Always label axes and scale
Plot at least 3 points to verify
Use a ruler for straight lines
Check your points in the equation
Extend line with arrows
Practice recognizing slope from graphs

📚 Practice Problems

1Problem 1easy

❓ Question:

What is the slope and y-intercept of y = 4x - 3?

💡 Show Solution

Step 1: Recognize the slope-intercept form: y = mx + b where m is the slope and b is the y-intercept

Step 2: Identify m and b in y = 4x - 3: Comparing to y = mx + b: m = 4 (the coefficient of x) b = -3 (the constant term)

Step 3: State the answers: Slope = 4 (or 4/1, meaning rise 4, run 1) y-intercept = -3 (the point (0, -3))

Answer: Slope = 4, y-intercept = -3

2Problem 2easy

❓ Question:

Find the slope and y-intercept of the line: y = 3x + 2

💡 Show Solution

This is in slope-intercept form: y = mx + b

Comparing y = 3x + 2 to y = mx + b: m = 3 (slope) b = 2 (y-intercept)

Slope: 3 (or 3/1, meaning rise 3, run 1) Y-intercept: 2 (point is (0, 2))

3Problem 3easy

❓ Question:

Graph the equation y = -2x + 4 using the slope and y-intercept.

💡 Show Solution

Step 1: Identify slope and y-intercept y = -2x + 4 Slope (m) = -2 = -2/1 (down 2, right 1) Y-intercept (b) = 4

Step 2: Plot y-intercept at (0, 4)

Step 3: Use slope to find another point From (0, 4), go down 2 and right 1 to get (1, 2)

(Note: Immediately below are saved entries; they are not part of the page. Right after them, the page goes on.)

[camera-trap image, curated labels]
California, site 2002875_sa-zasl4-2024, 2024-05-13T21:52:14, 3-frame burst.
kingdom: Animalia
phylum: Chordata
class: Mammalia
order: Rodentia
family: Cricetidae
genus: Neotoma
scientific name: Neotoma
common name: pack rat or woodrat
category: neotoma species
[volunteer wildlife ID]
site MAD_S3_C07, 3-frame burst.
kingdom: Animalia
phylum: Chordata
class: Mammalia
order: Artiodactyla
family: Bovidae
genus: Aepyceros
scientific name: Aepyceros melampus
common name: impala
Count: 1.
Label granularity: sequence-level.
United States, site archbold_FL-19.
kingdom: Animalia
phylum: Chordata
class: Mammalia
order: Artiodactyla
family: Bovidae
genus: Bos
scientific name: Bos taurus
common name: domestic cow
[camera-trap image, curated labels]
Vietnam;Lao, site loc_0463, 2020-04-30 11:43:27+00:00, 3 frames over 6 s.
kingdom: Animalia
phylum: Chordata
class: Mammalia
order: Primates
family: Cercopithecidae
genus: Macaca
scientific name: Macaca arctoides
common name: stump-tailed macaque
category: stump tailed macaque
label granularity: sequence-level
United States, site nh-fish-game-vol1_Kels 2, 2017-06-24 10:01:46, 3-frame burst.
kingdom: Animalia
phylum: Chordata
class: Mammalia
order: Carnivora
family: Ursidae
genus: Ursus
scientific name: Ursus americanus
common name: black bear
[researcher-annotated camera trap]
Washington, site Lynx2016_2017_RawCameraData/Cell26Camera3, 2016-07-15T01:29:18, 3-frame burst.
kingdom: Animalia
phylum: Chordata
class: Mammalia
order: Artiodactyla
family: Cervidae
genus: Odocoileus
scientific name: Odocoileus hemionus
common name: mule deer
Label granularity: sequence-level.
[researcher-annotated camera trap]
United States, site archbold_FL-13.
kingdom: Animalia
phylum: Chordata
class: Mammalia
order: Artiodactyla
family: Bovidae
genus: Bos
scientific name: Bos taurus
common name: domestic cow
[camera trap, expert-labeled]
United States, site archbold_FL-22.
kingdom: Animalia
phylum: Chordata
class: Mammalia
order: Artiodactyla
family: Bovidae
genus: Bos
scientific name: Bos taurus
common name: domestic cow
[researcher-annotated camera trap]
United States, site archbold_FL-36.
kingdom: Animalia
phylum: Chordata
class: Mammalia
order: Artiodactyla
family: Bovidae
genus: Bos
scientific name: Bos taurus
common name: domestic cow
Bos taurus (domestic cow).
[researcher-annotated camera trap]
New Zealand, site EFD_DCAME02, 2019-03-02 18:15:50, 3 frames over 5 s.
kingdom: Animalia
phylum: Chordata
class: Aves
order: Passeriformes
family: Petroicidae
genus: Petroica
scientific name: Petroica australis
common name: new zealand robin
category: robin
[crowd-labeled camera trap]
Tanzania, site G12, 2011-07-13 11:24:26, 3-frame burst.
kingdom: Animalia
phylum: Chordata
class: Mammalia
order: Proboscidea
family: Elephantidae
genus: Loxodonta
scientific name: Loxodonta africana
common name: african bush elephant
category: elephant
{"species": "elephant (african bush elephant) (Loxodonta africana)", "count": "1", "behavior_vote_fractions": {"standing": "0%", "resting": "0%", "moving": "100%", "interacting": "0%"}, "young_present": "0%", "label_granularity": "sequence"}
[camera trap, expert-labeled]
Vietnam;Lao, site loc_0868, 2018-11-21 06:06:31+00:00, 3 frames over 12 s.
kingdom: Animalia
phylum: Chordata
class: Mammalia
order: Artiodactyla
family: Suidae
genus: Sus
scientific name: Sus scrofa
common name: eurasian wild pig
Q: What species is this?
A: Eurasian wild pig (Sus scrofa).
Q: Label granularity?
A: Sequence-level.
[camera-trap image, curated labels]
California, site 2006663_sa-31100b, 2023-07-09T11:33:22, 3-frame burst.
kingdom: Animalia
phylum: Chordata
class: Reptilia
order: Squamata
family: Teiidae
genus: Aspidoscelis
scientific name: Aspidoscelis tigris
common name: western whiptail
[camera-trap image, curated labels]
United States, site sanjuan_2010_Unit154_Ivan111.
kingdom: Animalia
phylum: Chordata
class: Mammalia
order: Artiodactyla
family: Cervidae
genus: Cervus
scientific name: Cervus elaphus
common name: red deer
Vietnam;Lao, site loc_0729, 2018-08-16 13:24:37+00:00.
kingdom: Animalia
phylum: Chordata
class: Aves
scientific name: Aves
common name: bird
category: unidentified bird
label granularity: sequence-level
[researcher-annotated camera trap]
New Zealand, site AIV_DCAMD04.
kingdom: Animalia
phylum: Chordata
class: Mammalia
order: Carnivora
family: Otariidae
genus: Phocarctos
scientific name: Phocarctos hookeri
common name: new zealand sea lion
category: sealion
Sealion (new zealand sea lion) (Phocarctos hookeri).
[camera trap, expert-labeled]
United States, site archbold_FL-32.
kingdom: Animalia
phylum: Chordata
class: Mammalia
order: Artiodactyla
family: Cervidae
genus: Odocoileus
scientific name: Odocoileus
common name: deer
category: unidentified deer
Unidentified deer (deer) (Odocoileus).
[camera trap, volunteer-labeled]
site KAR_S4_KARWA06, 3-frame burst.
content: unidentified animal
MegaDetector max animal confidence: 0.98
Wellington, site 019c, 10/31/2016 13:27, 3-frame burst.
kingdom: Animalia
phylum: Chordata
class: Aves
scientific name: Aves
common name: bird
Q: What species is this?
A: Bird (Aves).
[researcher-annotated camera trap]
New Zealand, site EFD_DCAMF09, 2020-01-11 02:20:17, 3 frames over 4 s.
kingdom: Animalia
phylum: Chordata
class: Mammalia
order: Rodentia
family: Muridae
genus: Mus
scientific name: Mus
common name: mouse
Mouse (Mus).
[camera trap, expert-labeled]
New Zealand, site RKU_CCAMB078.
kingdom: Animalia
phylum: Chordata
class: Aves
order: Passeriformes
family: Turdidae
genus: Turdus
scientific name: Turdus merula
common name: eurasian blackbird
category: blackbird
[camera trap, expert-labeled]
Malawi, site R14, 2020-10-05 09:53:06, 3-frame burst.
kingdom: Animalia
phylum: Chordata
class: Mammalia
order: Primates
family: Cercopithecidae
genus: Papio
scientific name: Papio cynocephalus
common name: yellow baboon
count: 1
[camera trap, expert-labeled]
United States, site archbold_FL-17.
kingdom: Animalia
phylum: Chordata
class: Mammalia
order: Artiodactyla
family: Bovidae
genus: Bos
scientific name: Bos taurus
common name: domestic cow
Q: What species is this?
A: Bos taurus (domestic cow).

Step 4: Draw line through (0, 4) and (1, 2)

The line slopes downward from left to right.

4Problem 4easy

❓ Question:

Graph the equation y = -2x + 1

💡 Show Solution

Step 1: Identify slope and y-intercept: Slope m = -2 (or -2/1) y-intercept b = 1 (point (0, 1))

Step 2: Plot the y-intercept: Start at (0, 1) on the graph

Step 3: Use the slope to find another point: Slope = -2/1 means: rise -2, run 1 From (0, 1): go down 2, right 1 → (1, -1)

Step 4: Plot the second point at (1, -1)

Step 5: Draw a line through both points

Points on the line: (0, 1), (1, -1), (2, -3), etc.

Answer: A line passing through (0, 1) with slope -2

5Problem 5easy

❓ Question:

Find the slope and y-intercept of the line $y = -3x + 5$

💡 Show Solution

The equation is already in slope-intercept form $y = mx + b$

Compare $y = -3x + 5$ with $y = mx + b$ :

Slope: $m = -3$
Y-intercept: $b = 5$

This means:

The line has a slope of $-3$ (goes down 3 units for every 1 unit to the right)
The line crosses the y-axis at the point $(0, 5)$

Answer: Slope = $-3$ , y-intercept = $5$

6Problem 6medium

❓ Question:

Find the slope of the line passing through points (2, 3) and (6, 11).

💡 Show Solution

Use the slope formula: m = (y₂ - y₁)/(x₂ - x₁)

Point 1: (2, 3) → x₁ = 2, y₁ = 3 Point 2: (6, 11) → x₂ = 6, y₂ = 11

m = (11 - 3)/(6 - 2) m = 8/4 m = 2

The slope is 2.

7Problem 7medium

❓ Question:

Find the slope of the line passing through (2, 5) and (6, 13)

💡 Show Solution

Step 1: Use the slope formula: m = (y₂ - y₁)/(x₂ - x₁)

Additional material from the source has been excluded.